Thinking about something like this: OldValidators will be populated with the value of Validators on each rotation. Idk anything about the multiple sets of validators, but if the Validators value is being used for author lookup, guess OldValidators should be fine too, no?

burdges commented 5 days ago

You missunderstood my comment:

We should store the different session keys for each validator together in one structure of course, otherwise wastes lookup space. An OldValidators must already exist in approval voting, so all other session keys should live there too.

An OldValidators must already exist for equivocations slashing too, so the exact keys your interested in here, well unless we produce a history proof off-chain, but likely no.

Just use the OldValidators that already exists.

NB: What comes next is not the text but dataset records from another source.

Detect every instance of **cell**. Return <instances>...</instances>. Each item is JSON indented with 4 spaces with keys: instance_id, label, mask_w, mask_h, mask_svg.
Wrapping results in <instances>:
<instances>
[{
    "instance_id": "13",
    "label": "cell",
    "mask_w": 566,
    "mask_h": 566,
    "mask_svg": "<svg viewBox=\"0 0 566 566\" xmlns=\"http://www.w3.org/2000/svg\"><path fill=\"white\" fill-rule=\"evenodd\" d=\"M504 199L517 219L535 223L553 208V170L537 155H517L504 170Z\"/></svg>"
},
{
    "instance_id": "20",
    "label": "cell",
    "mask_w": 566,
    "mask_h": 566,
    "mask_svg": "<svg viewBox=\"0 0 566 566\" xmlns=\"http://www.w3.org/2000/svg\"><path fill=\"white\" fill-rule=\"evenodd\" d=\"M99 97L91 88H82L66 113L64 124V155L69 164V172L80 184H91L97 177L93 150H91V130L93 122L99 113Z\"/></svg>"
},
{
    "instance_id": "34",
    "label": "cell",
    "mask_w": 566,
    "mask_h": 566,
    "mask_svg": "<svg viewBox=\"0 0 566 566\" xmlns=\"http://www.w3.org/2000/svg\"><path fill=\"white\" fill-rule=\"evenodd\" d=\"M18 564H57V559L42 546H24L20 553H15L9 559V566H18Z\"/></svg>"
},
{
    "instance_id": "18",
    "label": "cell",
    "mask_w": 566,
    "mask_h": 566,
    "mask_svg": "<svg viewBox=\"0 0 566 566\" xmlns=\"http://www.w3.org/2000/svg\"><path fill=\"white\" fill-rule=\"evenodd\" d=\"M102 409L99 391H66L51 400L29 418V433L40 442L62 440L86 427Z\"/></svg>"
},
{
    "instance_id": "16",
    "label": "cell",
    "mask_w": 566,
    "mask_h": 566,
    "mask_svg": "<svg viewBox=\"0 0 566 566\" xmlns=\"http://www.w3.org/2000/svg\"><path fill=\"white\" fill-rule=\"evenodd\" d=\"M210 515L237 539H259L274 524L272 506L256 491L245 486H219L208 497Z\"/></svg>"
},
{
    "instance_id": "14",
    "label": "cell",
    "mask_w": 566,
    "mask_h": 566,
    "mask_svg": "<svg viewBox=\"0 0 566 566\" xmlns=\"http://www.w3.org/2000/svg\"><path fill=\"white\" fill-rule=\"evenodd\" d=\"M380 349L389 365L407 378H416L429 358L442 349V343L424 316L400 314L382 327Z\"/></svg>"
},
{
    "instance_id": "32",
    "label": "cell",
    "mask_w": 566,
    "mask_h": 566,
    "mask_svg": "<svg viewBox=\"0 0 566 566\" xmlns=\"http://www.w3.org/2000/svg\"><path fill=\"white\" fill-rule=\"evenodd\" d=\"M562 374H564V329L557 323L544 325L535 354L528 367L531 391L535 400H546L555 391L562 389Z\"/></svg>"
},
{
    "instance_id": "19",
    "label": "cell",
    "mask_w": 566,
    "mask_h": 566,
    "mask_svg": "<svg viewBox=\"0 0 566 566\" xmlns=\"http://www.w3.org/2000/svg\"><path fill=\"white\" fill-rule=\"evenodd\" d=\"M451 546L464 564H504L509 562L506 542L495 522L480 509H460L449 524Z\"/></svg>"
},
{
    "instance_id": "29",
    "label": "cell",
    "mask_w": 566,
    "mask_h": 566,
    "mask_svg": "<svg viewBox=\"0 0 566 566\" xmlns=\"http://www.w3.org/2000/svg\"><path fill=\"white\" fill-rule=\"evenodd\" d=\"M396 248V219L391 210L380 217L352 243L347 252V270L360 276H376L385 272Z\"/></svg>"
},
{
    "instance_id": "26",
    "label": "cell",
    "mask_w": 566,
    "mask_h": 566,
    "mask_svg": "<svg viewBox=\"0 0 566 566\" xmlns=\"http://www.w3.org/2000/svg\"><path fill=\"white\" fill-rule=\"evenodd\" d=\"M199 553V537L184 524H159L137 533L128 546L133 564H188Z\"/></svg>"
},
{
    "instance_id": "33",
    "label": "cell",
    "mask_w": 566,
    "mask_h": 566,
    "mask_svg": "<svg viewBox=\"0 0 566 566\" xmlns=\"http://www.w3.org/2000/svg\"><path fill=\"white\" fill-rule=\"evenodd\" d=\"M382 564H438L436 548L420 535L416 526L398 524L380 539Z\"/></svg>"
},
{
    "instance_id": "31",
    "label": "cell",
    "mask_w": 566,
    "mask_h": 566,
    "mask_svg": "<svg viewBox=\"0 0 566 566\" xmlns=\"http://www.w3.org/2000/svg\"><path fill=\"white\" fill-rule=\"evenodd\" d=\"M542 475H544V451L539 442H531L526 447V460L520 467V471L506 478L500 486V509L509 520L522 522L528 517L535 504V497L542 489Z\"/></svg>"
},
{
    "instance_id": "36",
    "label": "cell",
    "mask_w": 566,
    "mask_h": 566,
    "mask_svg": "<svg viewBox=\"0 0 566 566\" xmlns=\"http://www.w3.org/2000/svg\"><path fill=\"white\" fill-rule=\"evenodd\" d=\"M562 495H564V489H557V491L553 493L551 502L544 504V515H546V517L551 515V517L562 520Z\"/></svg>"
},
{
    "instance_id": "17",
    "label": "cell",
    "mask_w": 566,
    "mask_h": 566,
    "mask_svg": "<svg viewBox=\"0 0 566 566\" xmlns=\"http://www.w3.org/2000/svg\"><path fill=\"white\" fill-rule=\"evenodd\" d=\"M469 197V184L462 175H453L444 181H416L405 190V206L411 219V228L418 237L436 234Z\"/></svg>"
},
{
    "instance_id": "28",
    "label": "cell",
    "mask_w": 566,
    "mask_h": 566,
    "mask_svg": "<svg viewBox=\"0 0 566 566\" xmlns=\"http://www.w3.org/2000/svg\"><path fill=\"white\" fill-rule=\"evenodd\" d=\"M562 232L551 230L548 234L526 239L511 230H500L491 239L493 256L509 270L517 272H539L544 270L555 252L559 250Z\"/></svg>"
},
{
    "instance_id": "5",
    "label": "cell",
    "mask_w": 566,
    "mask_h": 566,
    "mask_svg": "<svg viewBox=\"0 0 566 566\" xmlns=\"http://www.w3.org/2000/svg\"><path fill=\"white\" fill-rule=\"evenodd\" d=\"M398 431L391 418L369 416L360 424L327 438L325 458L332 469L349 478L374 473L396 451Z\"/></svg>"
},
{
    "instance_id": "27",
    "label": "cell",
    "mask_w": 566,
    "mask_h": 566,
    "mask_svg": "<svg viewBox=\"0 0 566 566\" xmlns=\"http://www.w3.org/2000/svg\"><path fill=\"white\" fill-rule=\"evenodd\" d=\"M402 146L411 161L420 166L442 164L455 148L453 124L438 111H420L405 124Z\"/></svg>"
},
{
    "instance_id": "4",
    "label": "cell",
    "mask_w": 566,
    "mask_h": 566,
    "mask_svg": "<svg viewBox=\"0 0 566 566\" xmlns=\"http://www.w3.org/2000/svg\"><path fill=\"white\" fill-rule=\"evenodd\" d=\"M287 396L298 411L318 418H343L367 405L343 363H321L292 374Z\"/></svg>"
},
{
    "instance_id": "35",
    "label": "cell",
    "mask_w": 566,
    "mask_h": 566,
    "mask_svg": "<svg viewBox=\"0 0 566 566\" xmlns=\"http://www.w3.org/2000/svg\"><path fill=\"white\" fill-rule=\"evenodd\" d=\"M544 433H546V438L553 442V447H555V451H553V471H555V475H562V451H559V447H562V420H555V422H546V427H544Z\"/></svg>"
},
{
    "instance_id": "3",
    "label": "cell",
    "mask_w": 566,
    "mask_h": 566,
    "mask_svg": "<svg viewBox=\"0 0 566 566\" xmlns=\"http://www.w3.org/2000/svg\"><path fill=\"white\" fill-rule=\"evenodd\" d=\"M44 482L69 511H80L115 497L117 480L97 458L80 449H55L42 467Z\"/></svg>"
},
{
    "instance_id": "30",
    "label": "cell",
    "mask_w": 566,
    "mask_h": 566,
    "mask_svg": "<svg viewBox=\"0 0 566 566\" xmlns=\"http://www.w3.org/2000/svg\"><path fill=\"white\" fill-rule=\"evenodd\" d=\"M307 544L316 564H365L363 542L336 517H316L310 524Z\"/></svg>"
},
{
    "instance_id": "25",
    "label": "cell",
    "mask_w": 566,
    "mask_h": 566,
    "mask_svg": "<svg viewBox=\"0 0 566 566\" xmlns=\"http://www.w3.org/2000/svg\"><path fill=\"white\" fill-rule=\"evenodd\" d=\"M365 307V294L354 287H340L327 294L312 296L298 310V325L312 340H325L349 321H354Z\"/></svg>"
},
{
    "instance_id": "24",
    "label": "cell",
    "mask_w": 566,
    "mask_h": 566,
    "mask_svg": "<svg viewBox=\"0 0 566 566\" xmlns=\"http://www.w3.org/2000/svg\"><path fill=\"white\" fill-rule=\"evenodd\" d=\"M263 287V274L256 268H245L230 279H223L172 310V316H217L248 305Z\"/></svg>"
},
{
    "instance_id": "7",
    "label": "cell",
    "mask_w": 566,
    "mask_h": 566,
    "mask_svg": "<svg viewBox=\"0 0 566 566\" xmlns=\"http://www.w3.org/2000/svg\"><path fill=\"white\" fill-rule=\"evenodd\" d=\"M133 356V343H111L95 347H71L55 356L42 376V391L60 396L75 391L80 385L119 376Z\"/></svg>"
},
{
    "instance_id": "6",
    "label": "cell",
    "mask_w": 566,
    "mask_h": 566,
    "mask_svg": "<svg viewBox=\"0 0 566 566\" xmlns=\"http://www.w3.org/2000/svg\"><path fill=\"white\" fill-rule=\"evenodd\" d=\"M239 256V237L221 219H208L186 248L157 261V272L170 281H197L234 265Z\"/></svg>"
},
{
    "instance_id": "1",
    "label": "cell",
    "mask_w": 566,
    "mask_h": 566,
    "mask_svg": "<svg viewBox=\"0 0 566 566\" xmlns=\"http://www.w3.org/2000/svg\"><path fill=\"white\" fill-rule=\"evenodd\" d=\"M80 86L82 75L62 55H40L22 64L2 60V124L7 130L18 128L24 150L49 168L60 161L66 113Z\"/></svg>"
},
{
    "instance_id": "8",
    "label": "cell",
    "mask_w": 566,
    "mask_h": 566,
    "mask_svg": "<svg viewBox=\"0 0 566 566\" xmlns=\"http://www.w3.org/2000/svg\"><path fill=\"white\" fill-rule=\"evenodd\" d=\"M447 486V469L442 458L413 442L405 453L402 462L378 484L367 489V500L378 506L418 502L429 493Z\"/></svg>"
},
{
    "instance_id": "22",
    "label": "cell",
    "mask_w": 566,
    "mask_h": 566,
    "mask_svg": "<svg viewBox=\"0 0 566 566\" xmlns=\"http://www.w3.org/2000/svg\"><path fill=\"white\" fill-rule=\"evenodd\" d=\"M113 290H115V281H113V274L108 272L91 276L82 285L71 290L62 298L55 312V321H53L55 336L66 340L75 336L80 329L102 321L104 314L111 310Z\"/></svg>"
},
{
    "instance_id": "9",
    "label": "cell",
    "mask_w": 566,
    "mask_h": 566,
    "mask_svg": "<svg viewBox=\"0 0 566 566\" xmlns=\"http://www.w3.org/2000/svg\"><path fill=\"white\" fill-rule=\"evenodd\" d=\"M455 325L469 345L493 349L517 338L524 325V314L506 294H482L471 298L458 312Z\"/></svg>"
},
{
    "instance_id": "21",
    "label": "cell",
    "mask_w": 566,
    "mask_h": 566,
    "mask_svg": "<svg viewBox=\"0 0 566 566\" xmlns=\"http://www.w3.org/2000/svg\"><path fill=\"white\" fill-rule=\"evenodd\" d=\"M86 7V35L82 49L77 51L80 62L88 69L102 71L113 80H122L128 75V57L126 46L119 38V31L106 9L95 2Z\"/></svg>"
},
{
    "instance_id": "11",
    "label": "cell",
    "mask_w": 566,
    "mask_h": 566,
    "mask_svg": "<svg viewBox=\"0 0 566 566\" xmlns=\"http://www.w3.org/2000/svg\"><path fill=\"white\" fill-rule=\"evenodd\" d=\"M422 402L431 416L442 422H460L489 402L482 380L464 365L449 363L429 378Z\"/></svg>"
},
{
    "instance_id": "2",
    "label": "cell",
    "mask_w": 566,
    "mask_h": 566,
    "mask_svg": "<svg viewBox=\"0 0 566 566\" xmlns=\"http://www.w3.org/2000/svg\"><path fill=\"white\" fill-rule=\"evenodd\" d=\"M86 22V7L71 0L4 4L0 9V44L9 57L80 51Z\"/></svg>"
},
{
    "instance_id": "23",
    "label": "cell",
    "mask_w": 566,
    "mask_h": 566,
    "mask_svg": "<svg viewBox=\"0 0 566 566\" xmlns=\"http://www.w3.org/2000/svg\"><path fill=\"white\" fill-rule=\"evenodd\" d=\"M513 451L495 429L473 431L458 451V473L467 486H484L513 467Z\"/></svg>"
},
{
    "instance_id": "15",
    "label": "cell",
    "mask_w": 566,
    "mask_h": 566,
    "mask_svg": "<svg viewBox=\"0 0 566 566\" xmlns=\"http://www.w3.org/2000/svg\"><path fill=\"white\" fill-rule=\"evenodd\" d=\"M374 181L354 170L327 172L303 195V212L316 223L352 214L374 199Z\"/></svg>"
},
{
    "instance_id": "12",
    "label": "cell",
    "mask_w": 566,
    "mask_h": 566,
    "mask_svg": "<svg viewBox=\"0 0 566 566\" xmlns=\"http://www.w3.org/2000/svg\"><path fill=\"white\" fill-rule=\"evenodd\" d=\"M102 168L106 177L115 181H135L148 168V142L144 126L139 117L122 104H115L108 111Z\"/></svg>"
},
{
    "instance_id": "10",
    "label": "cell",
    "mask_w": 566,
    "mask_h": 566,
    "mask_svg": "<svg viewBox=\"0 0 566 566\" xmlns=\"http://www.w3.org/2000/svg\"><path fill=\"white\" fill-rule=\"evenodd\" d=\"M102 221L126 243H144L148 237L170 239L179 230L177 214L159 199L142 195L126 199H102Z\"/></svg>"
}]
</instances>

Also, our storage lacks O(1) moves, and future storages would lack them too, so Validators and OldValidators should not be a fixed storage path, but their storage prefixs should presumably be constructed dynamically based upon the session. I'm maybe wrong on this, maybe we copy them since they're only 1000 records, but more likely we keep them for 28 days.

eagr commented 4 days ago

What you said makes sense. If the set is already stored somewhere, for sure we shouldn't duplicate it. I've tried searching for auth, valid, set, key in Substrate, and gone through the storage items, but I couldn't find a storage that corresponds to OldValidators anywhere. So yeah, if that's the case, I'd need some pointer to how to access it.